Terry Allen & the Panhandle Mystery Band Album Review

Just Like Moby Dick (Paradise of Bachelors)

When he isn't dropping off truckloads of his work at every port in media, multidimensional artist Terry Allen splits the difference between imagination and experience. On Just Like Moby Dick, he hot-shots another off-the-radio-dial studio LP clean across a flat open road paved with cement sparkle and double lined with satire and tenderness. Whether he's Smokin' the Dummy (1980) or "Sailin' on Through" as the white whale does here on a lounge-chair-sage clincher, the ex-panhandler puts Allen on everything. Between his vocalist grit, with a little bit of nose and quiver, and slow-jounced piano chords, which laze back and forth like a beached, post-country Buffett adrift in sea shanty sway, there pools puddles of secret sauce – the words. Perhaps the first and possibly the last person in America's far country-swathed corners to rhyme "appendicitis" with "abandonitis," Allen's lyrical knack for looking sideways while smiling through a story enhances the daylight diffusion of the album's Carole King-esque studio lightness of being – aerated and mastered by Brooklyn-based Josh Bonati.
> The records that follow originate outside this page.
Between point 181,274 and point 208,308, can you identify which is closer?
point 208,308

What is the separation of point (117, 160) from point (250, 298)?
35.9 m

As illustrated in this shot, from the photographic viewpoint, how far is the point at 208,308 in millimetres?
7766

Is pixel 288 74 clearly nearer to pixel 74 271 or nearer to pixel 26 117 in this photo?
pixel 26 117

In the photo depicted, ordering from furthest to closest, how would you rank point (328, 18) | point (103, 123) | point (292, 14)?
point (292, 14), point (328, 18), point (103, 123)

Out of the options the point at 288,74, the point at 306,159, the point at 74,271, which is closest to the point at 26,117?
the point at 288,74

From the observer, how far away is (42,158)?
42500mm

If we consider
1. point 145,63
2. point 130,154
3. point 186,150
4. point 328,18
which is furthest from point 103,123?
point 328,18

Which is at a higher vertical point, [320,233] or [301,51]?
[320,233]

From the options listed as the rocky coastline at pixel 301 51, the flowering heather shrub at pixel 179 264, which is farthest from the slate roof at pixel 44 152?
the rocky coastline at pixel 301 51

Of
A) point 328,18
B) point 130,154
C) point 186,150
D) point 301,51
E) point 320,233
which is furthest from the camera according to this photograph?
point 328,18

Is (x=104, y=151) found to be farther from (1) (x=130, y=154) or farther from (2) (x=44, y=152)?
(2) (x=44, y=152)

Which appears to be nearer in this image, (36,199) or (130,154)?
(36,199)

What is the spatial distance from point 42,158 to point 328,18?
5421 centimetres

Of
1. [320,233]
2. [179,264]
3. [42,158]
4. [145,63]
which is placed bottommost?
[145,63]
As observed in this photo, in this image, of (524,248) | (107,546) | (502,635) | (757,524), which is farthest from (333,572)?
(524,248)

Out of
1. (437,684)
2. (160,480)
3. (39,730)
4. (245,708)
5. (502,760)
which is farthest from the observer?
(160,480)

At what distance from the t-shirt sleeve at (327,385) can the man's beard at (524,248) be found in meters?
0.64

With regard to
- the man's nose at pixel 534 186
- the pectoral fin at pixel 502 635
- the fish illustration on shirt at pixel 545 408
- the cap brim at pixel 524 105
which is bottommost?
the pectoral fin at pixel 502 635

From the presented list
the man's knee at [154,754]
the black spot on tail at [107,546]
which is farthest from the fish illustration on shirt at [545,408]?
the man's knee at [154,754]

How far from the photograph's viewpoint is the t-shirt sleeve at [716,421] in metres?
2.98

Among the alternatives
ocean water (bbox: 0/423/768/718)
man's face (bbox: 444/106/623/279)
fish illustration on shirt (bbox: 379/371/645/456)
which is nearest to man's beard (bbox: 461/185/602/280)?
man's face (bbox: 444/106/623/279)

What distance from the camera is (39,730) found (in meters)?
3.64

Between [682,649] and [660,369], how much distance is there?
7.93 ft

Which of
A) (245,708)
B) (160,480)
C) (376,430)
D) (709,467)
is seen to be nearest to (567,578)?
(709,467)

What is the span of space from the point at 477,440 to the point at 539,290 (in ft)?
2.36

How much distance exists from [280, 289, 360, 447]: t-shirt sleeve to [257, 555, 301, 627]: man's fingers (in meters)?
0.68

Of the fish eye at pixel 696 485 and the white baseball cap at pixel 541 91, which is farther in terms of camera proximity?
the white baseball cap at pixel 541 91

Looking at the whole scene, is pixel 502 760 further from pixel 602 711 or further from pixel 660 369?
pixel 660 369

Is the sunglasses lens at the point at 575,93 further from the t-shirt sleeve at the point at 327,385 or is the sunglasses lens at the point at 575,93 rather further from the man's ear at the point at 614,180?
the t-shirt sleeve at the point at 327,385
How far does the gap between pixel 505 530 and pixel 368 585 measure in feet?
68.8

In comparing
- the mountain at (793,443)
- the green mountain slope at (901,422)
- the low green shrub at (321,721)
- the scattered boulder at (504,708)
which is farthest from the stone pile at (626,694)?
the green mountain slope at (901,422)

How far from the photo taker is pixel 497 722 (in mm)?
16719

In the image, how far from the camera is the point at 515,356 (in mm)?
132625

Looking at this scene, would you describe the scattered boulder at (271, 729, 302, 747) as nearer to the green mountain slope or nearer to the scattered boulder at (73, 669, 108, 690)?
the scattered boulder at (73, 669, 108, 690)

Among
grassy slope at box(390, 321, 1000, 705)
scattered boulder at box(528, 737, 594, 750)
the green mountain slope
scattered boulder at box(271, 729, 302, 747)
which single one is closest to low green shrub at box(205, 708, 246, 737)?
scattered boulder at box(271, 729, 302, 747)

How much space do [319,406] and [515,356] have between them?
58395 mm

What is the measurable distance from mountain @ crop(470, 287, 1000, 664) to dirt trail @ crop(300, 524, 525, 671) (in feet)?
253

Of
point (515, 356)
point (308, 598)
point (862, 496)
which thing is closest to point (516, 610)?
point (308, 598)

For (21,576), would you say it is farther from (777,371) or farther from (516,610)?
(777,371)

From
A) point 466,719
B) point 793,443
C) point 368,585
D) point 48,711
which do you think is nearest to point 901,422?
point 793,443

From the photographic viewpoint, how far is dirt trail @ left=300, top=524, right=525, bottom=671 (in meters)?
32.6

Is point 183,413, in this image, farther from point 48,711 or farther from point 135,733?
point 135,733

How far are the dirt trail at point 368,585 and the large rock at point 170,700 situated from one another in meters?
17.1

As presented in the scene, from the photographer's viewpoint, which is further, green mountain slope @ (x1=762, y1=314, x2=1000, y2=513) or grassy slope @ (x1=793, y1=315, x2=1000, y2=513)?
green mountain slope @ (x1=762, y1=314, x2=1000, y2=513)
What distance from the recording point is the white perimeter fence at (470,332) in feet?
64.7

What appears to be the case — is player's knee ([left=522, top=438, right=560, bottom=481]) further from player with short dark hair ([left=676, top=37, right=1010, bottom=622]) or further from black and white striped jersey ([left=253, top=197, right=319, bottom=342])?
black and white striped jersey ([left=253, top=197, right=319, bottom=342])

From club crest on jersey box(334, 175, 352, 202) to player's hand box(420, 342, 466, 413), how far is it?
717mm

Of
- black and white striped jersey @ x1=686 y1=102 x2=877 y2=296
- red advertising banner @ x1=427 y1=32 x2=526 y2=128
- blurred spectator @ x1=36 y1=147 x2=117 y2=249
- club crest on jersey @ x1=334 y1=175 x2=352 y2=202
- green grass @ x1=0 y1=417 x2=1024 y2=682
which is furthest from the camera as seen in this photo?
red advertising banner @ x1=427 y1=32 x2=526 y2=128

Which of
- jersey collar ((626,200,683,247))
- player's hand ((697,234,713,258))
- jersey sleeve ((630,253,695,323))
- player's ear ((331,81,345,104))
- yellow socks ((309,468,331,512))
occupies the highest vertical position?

Allen can't take all the credit for the fun, as it's a friends and family affair: Jo Harvey Allen, Bukka Allen, Bale Allen, and Kru Allen, not to mention co-producer Charlie Sexton, co-writer Joe Ely, and vocalist Shannon McNally, who steals the last leg of the show as she soars above the big top in "City of the Vampires," a carny polka stomp that creeps through the shadows like an inverted "Wonder of It All."